Imagine If the treatment were based on evidenced-based medical principles and such a regimen were completely detailed right here for you, your family, and your healthcare provider.
Imagine If, while you are waiting to get vaccinated, those already infected could receive a simple treatment regimen along with education on how to administer it as an out patient at home, and education on when to contact their medical provider or go to the emergency department.
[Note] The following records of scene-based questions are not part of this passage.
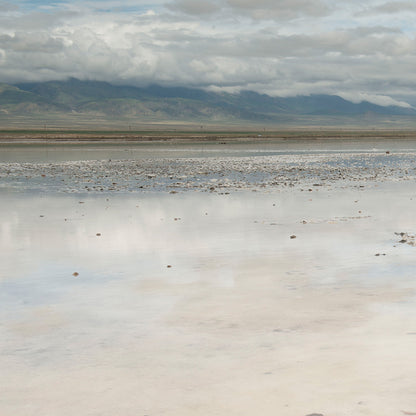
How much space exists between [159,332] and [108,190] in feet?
62.7

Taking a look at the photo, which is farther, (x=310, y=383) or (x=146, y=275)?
(x=146, y=275)

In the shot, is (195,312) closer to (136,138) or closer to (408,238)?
(408,238)

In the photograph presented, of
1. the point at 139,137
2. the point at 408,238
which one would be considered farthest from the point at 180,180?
the point at 139,137

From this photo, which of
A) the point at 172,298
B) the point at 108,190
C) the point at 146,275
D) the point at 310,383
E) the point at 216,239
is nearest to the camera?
the point at 310,383

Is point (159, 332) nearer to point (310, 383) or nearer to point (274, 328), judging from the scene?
point (274, 328)

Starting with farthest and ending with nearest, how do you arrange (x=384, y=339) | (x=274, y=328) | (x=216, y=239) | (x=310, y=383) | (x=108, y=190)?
1. (x=108, y=190)
2. (x=216, y=239)
3. (x=274, y=328)
4. (x=384, y=339)
5. (x=310, y=383)

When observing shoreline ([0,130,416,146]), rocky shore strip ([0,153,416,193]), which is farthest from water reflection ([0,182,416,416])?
shoreline ([0,130,416,146])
Imagine If this treatment were cheap, involved both over-the-counter therapies, and only a few prescriptions, and was administered over a 10-day course in most patients.
Imagine If the vast majority utilizing such a regimen would never advance to severe COVID-19, would NOT require hospitalization, and as such, would completely avoid ventilatory support, and death.
Imagine If the effectiveness of this treatment strategy produced similar protective effects across the age, gender, racial, and co-morbid condition demographic spectrum.
Imagine That we know the time to act and initiate treatment is at the time of COVID-19 diagnosis (pre-emption to avoid progression to severe disease), NOT wait for a favorable prognostic outcome that may never materialize, or until the patient is suffciently sick to warrant hospitalization (a reactive and much more dangerous strategy). Such delay to act early may be too late to avoid progression to severe COVID-19.
Imagine That we have provided the details of a protocol assembled by our team of colleagues, and have already observed nearly uniform capability to rescue over 1000 patients at the time when their infection is early in the course. A time that represents our best chance to mitigate suffering, and more importantly, to prevent progression to severe disease and its associated ramifications, including death.
Imagine Now imagine if the entire world became aware of this early treatment regimen, and its ability to prevent progression to severe disease? This is NOT unimaginable. Rather, together we can do this; and do this NOW, and together we can lives.